Index likely to reduce cost of living raises

By Tom Philpott

Military retirees, Social Security recipients and others drawing federal payments were tempted to grumble at Congress or the White House when the past two Januarys brought no cost of living adjustment.

The real culprits were a deeply distressed economy, which drove pri

ces down, and a logical process, set up 40 years ago, to track inflation and adjust federal payments to protect their purchasing power.

Those who did complain about lack of adjustments might soon have a more legitimate reason to grouse: a new yardstick for setting the adjustments called the Chain Consumer Price Index for All Urban Consumers.

First, let’s review why the cost of living adjustment stopped for two years.

Starting in the last quarter of 2008, the cost of goods and services fell sharply while housing and financial markets collapsed. Yet the last adjustment, in January 2009, had been shaped by price data collected months earlier after gasoline prices had hit new highs. So federal entitlements jumped 5.8 percent, the largest bump in 25 years, as prices slid across the marketplace.

The tool long used by the Bureau of Labor Statistics to track inflation and set cost of living adjustments is the Consumer Price Index of All Urban Wage Earners and Clerical Workers. After the 2009 increase, no adjustment could be paid until prices for a market basket of goods and services surpassed levels used for that 5.8 percent bump.
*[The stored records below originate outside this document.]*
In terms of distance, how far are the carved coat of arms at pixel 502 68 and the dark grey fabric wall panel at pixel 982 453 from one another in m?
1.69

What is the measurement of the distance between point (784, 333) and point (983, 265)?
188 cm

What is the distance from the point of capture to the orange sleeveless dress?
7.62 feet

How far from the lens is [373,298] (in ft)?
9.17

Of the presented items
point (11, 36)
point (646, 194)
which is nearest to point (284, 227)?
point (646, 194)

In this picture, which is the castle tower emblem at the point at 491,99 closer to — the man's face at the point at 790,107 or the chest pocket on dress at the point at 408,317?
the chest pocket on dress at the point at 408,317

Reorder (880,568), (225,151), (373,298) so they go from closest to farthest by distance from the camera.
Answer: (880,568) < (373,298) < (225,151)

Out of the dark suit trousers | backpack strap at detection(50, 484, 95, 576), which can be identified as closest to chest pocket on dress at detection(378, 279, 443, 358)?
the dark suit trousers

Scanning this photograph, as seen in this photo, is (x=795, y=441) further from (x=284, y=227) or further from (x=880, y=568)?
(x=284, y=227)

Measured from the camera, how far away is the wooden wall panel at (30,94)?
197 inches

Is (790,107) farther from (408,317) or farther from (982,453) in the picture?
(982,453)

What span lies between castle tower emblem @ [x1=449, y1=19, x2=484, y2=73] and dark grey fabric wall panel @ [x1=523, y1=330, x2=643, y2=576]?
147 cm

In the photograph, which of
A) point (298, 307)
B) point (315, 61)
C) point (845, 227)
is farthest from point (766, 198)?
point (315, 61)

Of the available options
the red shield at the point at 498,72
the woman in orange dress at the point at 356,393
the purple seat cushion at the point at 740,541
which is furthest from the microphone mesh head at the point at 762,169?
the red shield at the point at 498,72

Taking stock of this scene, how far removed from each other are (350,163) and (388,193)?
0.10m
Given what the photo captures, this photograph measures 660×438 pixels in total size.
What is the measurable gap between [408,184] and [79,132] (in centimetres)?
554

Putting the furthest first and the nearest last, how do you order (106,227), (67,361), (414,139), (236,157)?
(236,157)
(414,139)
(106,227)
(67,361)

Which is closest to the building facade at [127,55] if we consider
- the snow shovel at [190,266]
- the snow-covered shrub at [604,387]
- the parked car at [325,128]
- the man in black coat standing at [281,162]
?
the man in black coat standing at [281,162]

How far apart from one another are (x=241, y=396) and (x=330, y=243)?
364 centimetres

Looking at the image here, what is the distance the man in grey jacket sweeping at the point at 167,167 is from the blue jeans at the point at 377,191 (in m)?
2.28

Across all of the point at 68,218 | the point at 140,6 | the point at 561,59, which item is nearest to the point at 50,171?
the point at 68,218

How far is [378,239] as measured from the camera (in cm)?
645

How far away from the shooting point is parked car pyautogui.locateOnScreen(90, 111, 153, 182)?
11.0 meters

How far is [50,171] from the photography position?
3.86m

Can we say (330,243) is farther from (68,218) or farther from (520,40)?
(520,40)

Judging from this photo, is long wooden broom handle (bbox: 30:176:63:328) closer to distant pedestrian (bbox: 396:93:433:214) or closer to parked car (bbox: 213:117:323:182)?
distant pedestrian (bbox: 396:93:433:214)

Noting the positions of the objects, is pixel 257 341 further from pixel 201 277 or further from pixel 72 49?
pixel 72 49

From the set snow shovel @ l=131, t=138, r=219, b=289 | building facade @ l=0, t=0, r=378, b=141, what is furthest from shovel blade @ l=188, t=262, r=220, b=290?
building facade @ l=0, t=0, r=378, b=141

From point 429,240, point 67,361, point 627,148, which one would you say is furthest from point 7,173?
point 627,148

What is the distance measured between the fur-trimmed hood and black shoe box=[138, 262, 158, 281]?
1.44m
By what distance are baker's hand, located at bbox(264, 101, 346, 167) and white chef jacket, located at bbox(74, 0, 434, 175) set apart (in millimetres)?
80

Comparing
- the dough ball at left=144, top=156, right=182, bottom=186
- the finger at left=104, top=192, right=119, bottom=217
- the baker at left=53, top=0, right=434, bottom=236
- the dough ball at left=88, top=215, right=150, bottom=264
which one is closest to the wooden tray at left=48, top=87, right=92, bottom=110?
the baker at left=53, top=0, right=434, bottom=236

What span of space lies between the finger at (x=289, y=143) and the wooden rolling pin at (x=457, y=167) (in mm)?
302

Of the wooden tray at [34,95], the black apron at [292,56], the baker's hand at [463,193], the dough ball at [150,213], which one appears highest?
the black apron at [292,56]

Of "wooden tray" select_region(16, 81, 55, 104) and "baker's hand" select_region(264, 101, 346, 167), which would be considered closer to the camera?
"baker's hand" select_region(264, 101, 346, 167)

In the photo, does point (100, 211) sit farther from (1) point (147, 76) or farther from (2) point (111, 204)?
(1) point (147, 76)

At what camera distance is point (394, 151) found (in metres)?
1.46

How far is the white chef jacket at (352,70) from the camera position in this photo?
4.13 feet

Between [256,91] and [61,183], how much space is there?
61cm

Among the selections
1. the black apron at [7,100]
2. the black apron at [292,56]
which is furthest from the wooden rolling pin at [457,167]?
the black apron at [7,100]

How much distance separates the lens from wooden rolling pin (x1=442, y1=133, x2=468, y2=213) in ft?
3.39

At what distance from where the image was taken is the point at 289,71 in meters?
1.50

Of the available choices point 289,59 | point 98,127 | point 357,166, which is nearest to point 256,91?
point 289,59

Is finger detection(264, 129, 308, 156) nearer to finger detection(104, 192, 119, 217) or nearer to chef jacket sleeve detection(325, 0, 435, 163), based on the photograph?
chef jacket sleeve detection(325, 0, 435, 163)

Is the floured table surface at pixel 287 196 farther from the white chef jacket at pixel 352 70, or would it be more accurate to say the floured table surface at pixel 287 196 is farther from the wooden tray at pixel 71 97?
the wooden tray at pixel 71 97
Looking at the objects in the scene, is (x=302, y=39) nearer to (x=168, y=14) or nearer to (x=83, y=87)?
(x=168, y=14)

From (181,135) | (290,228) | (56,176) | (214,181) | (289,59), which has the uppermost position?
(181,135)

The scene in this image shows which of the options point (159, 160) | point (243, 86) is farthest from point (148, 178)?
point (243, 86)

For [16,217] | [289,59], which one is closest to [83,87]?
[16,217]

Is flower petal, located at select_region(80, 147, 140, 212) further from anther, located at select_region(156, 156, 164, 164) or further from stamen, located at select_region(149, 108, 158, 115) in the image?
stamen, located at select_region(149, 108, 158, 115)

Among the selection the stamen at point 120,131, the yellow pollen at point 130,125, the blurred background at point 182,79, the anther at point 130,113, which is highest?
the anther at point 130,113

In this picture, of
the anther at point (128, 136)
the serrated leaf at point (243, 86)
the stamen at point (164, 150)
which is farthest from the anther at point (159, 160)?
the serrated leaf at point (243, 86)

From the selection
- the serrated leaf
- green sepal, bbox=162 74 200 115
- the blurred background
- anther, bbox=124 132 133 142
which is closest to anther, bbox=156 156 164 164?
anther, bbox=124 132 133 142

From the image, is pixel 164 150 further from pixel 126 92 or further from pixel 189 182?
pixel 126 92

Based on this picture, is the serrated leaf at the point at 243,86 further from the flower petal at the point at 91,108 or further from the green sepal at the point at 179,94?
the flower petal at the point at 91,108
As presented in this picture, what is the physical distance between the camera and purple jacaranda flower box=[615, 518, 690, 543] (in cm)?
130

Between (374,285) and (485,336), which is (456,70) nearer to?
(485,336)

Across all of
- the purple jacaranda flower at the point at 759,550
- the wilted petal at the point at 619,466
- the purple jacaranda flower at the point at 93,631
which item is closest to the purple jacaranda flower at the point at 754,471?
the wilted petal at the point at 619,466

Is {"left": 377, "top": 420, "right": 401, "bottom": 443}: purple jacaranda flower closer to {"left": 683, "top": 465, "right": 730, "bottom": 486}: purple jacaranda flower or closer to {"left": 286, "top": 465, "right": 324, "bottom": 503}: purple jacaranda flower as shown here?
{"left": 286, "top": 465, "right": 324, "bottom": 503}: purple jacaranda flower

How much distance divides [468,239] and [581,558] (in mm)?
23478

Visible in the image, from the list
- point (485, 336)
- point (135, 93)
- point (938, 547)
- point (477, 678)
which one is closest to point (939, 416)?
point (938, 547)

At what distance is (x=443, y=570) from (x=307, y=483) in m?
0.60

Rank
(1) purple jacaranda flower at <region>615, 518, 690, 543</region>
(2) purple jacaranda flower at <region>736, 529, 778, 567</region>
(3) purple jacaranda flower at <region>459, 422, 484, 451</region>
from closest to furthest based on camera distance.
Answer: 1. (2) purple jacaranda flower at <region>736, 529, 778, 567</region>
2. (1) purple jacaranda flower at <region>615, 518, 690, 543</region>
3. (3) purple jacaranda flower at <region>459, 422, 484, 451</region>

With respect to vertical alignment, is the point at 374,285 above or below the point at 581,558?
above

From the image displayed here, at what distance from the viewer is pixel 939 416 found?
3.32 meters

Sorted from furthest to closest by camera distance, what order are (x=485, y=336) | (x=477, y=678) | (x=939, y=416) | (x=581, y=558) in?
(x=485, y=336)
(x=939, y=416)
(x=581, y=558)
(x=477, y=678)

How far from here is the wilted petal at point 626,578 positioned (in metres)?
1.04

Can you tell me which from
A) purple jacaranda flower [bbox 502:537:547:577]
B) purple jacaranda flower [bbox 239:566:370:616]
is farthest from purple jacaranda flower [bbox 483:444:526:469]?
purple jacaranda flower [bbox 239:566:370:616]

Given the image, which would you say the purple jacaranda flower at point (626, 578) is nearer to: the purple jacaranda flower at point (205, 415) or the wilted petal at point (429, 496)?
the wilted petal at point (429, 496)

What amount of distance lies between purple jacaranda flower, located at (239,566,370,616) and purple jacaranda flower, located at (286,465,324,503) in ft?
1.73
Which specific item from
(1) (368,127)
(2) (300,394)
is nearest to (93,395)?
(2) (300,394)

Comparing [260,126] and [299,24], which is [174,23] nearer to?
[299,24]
The traditional index only cleared that milestone in January 2011. Through June this year, the index shows retirees in line for at least a 3.2 percent boost in cost of living next January, with inflation from July through September still to be measured.

The knock on the long-used index is that it overstates inflation through “substitution bias,” ignoring how consumers respond to price changes. For example, if a family spent $100 last month on beef and the price doubles, their cost-of-living won’t actually rise by $100, economists contend. Instead the family will buy less beef and more of something else like chicken.

This issue surfaced 15 years ago. The Bureau of Labor Statistics has changed how it calculates cost of living adjustments since then. But it only takes into account how consumers might buy more of a regional brand of hot dog versus a more popular national brand. Economists say the index still ignores “upper level substitution” which occurs across product category, as when consumers decide to buy more apples as oranges become too costly.

The latest index, the Chain Consumer Price Index for All Urban Consumers, which was established in 2002, addresses this, tracking not only prices but changes to a representative market basket month to month. It then “chains” months together to calculate overall cost of living.

Adopting the chain index as a means of determining cost of living adjustments has been recommended by every group looking for ways to address the federal debt crisis. It would save roughly $300 billion on entitlement spending over just the first decade after it took effect. It has its critics, however. They argue the chain index ignores the fact that quality of life is impacted if consumers replace products they prefer with products they can better afford.

For individual federal retirees and Social Security recipients, the chain index would dampen current cost of living adjustments an average of 0.25 to 0.3 percent per year. That difference is expected to grow more pronounced over time.